Mentre le associazioni animaliste s’impegnano a combattere il crudele fenomeno, con proposte di legge o accogliendo nelle proprie strutture i cani sequestrati per fornire loro cure e terapie riabilitative, si chiede la collaborazione ai singoli cittadini, invitati a sporgere denuncia o a segnalare alle autorità i casi di cui vengono a conoscenza; cittadini che però, troppo spesso, sono frenati dalla paura di minacce o ritorsioni
Attraverso la Legge 189 del 2004, fortemente voluta dalla LAV, è stato finalmente introdotto il divieto di combattimenti tra animali (Art. 544-quinquies): e così chiunque promuove, organizza o dirige combattimenti o competizioni non autorizzate tra animali che possono metterne in pericolo l’integrità fisica è punito con la reclusione da uno a tre anni e con la multa da 50.000 a 160.000 euro. La pena è aumentata da un terzo alla metà se le predette attività sono compiute in concorso con minorenni o da persone armate, se queste attività sono promosse utilizzando videoriproduzioni, se il colpevole cura la ripresa o la registrazione in qualsiasi forma dei combattimenti o delle competizioni.
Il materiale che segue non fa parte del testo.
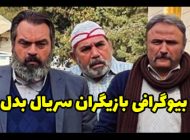 بیوگرافی تمام بازیگران سریال بدل + داستان و زمان پخش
Chiunque, fuori dei casi di concorso nel reato, allevando o addestrando animali li destina sotto qualsiasi forma e anche per il tramite di terzi alla loro partecipazione ai combattimenti di cui al primo comma è punito con la reclusione da tre mesi a due anni e con la multa da 5.000 a 30.000 euro. La stessa pena si applica anche ai proprietari o ai detentori degli animali impiegati nei combattimenti e nelle competizioni di cui al primo comma, se consenzienti.
Chiunque, anche se non presente sul luogo del reato, fuori dei casi di concorso nel medesimo, organizza o effettua scommesse sui combattimenti e sulle competizioni di cui al primo comma è punito con la reclusione da tre mesi a due anni e con la multa da 5.000 a 30.000 euro.